Fill the jobs attribute with the list of Jobs found in Slurm DB whose id_job is over or equals to the batchid in parameter. Returns the last found batch_id.

get_search_batch_id()

Determine and return the oldest batch_id to search for update in Slurm database.

job_partition(job_id, partitions_str, nodelist)

Return one partition name depending on the partition field and the nodelist job record in Slurm DB.

The partitions_str parameter is the partition field from Slurm DB job table. It is a string that represents a comma-separated list of partitions. Ex: ‘partition1,partition2’

The nodelist parameter is the nodelist field from Slurm DB job table.
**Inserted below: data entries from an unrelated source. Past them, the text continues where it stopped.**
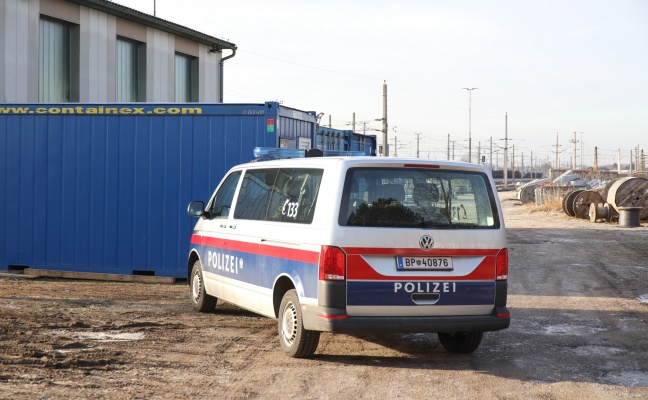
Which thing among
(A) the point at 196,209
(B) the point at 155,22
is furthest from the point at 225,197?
(B) the point at 155,22

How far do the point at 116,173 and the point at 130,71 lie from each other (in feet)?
26.6

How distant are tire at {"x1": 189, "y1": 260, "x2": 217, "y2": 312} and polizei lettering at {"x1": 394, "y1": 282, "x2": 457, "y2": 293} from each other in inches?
149

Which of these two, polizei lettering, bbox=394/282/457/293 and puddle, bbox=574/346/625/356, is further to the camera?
puddle, bbox=574/346/625/356

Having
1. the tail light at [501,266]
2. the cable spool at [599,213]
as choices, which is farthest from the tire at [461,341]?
the cable spool at [599,213]

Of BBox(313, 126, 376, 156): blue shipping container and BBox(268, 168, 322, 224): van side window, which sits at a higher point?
BBox(313, 126, 376, 156): blue shipping container

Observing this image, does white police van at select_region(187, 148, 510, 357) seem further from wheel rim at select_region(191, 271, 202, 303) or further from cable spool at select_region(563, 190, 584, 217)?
cable spool at select_region(563, 190, 584, 217)

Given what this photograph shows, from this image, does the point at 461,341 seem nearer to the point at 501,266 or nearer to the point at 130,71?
the point at 501,266

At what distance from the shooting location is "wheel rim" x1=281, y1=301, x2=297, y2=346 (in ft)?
26.7

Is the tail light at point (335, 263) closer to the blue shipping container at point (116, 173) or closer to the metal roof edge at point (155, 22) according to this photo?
the blue shipping container at point (116, 173)

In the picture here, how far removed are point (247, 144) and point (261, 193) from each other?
5347 mm

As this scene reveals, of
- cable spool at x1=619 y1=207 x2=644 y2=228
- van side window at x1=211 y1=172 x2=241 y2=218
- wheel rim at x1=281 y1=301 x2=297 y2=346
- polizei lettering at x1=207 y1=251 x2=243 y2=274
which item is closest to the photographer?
wheel rim at x1=281 y1=301 x2=297 y2=346

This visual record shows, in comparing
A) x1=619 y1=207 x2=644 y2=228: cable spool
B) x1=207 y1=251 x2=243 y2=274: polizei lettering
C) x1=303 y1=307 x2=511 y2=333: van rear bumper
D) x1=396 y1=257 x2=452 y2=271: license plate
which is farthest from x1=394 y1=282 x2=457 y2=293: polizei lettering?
x1=619 y1=207 x2=644 y2=228: cable spool

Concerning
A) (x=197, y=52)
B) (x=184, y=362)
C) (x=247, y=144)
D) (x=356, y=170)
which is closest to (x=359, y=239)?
(x=356, y=170)

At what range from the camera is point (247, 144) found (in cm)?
1459
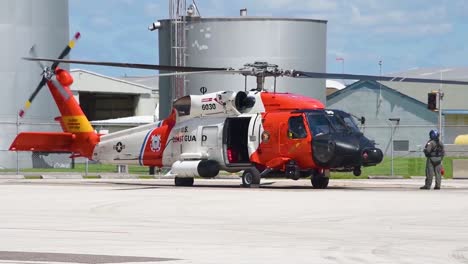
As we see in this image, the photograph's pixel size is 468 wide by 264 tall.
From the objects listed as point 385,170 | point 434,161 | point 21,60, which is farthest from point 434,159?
point 21,60

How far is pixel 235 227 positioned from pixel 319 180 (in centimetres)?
1213

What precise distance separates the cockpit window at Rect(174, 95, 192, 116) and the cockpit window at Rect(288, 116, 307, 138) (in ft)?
12.0

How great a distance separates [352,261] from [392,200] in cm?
985

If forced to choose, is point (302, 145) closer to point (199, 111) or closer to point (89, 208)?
point (199, 111)

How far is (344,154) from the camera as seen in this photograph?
2575 centimetres

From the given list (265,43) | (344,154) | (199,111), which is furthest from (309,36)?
(344,154)

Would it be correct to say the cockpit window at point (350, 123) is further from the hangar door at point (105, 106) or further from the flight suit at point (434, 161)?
the hangar door at point (105, 106)

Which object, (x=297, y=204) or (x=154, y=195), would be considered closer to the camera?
(x=297, y=204)

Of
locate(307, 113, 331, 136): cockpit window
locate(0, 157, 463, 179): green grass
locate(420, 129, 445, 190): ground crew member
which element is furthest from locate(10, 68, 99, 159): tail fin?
locate(420, 129, 445, 190): ground crew member

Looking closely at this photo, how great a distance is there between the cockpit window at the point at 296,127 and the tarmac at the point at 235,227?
290 cm

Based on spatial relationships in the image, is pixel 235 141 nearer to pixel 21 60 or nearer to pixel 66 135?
pixel 66 135

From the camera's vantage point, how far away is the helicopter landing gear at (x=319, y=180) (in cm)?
2726

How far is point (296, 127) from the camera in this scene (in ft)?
87.5

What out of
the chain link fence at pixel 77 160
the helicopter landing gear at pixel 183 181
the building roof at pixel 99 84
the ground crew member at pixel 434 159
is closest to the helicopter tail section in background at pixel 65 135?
the helicopter landing gear at pixel 183 181
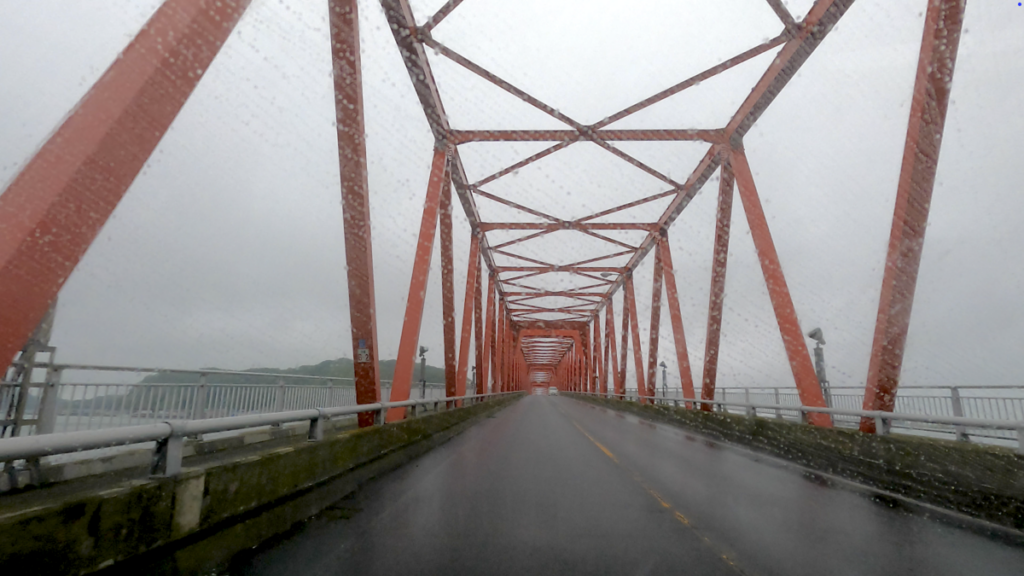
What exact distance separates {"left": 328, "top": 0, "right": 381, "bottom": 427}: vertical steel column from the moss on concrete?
265 inches

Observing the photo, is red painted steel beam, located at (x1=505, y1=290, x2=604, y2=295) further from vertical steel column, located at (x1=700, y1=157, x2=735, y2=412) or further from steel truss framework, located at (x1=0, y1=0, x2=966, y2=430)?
vertical steel column, located at (x1=700, y1=157, x2=735, y2=412)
It a string that represents the nodeset allocated to the job. Ex: ‘node[001-100]’

If this partition list has only one element, this element is the resulting partition to record in HPCStatsDB. If this list has multiple elements, the function looks through the nodelist to find the coresponding partition loaded by ArchitectureImporter.

If the nodelist is not specified, the function arbitrary select the first element of the partition list.

Else, it searches through the job partitions loaded by ArchitectureImporter to find the list of job partitions whose nodelist totally intersects with job’s nodelist. Once found, it searches the partition over the list and returns it if found.

load()

Load jobs from Slurm DB.

load_update_window()

Load and update job in windowed mode until there is more job to load in Slurm database.

load_window(batch_id)

Load a limited amount of jobs (limite to the window size) starting from the batch_id in parameter and fill jobs list attribute accordingly.

update()

Update and save loaded Jobs in HPCStats DB.